1. AAA
   1. Authentication:
      1. The process that determines whether a principal (an entity to be authenticated) is a legitimate system user.
   2. Authorization:
      1. The process that determines what an authenticated principal is privileged to do on the network.
   3. Accounting:
      1. The process of monitoring and recording (logging) a principal's use of the network.
   4. AAA also refers to a family of three protocols used to perform remote authentication services:
      1. RADIUS
      2. Diameter
      3. TACACS+
2. Authentication Models
   1. Identity Proofing
      1. Also known as Identity Management
      2. The processes used to establish the uniqueness and validity of an individual's identity, to facilitate the provision of an entitlement or service.
      3. This process may rely upon factors such as identity documents, biographic information, biometric information, and knowledge of personally relevant information or events.
   2. Factor-Based Authentication Methods
      1. Authentication by Knowledge:
         1. Something the user knows
         2. Examples
            1. Password
            2. PIN
            3. Security Question
         3. Associated with Knowledge Factor authentication methods.
         4. Considered the weakest (least secure).
      2. Authentication by Ownership:
         1. Something the user owns
         2. Examples
            1. Security Token
            2. Dongle
            3. Security Card
            4. RFID Chip
         3. Associated with Possession Factor authentication methods.

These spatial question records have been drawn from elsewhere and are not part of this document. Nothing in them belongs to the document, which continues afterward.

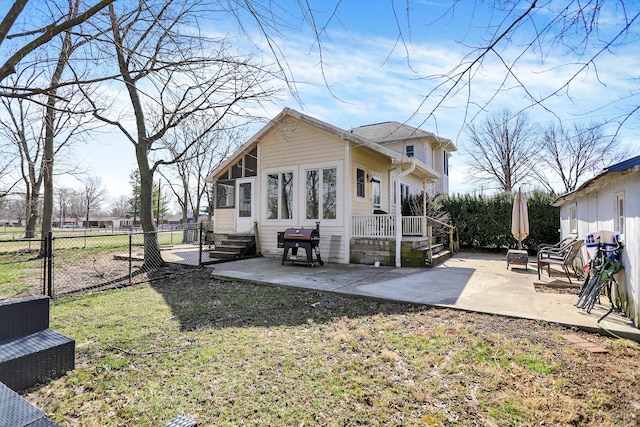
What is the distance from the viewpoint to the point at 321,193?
9727 mm

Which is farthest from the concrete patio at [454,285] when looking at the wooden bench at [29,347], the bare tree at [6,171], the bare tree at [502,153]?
the bare tree at [502,153]

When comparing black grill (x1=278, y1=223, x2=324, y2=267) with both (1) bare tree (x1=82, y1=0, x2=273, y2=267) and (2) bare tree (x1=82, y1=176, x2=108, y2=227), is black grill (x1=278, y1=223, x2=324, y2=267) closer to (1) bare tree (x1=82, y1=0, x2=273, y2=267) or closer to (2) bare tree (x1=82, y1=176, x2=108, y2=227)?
(1) bare tree (x1=82, y1=0, x2=273, y2=267)

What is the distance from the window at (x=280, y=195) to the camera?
10383mm

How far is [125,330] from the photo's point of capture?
4.10 m

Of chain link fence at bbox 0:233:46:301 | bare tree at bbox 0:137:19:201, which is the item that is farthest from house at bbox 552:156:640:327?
bare tree at bbox 0:137:19:201

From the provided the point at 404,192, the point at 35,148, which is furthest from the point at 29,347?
the point at 35,148

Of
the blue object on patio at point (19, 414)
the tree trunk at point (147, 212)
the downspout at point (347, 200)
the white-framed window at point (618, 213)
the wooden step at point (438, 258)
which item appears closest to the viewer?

      3. Authentication by Characteristic:
         1. Something the user is or does
         2. Examples
            1. Retina Scan
            2. Fingerprint
            3. Voice
            4. Written Signature
            5. Keystroke Pattern
         3. Associated with Inheritance Factor authentication methods.
      4. Multifactor Authentication (MFA):
         1. An authentication model that requires two or more independent factors to verify an identity.
         2. Multifactor authentication includes at least two of the following three factors:
            1. Knowledge Factor Authentication
            2. Possession Factor Authentication
            3. Inheritance Factor Authentication
   3. Derived (Dependent) Authentication Methods
      1. Transaction Authentication:
         1. An authentication model that seeks out reasonable mistakes when comparing known data about a user with the details of a current transaction.
         2. This information could include:
            1. Unfamiliar IP Address
            2. Large Purchases
            3. Unfamiliar Purchase History
            4. Multiple Incorrect PIN Attempts
      2. Context-Based Authentication or Context-Aware Authentication:
         1. An authentication model that balances trust against risk by letting you implement simple policies to allow (or deny) access to web applications based on contextual information - such as user role, group membership, device usage, location (IP address) and geographical location.
         2. Context-based authentication dynamically adapts to context changes to:
            1. Restrict access to high-risk applications that contain sensitive data to known office locations or to specific IP addresses (in the case of remote users)
            2. Limit access to applications to approved or trusted devices
            3. Require users to authenticate using 2-factor authentication (2FA) to access certain applications
      3. Mutual Authentication or Out-of-Band (OOB) Authentication:
         1. An authentication model that requires multiple channels to authenticate.
         2. For example, a large money transfer would generate a phone call, text, email, or app notification that must receive a response within a certain window of time, or else the transaction is denied and all current sessions are logged out.
   4. SSO
      1. Single Sign-On (SSO):
         1. An authentication method in which a user authenticates to an authentication server, also called an SSO server.
         2. The SSO server provides proof of authentication, which can be used to access other systems within the organization without the need to authenticate again.
         3. Kerberos is a protocol used to implement SSO, that uses the notion of a ticket to contain the proof of authentication.
      2. Federated SSO:
         1. Extends the concept of SSO to multiple organizations.
         2. A user can authenticate with an SSO server within one organization, and the proof of authentication will be valid to authenticate on a system within a different organization.
         3. Security Assertion Markup Language (SAML), OAuth, and OpenID Connect are known frameworks used to implement federated SSO.
      3. Federated Identity Management:
         1. An arrangement that can be made between multiple enterprises to let subscribers use the same identification data to obtain access to the networks of all the enterprises in the group.
         2. Shibboleth is an example of an SSO system that allows people to sign in with a single digital identity and connect to various systems run by federations of different organizations.
3. Transitive Trust
   1. The Transitive Property:
      1. A mathematical or logical axiom which states:
         1. If A = B, and B = C, then A = C
   2. When permissions are incorrectly defined, this leads to a condition known as transitive trust.
      1. A host (target) authenticates to, and is trusted by, a server. An attacker authenticates, and is trusted by, the same server.
      2. Because of their shared relationship with the server, the server may allow lateral privilege escalation. To prevent this, configure explicit user permissions.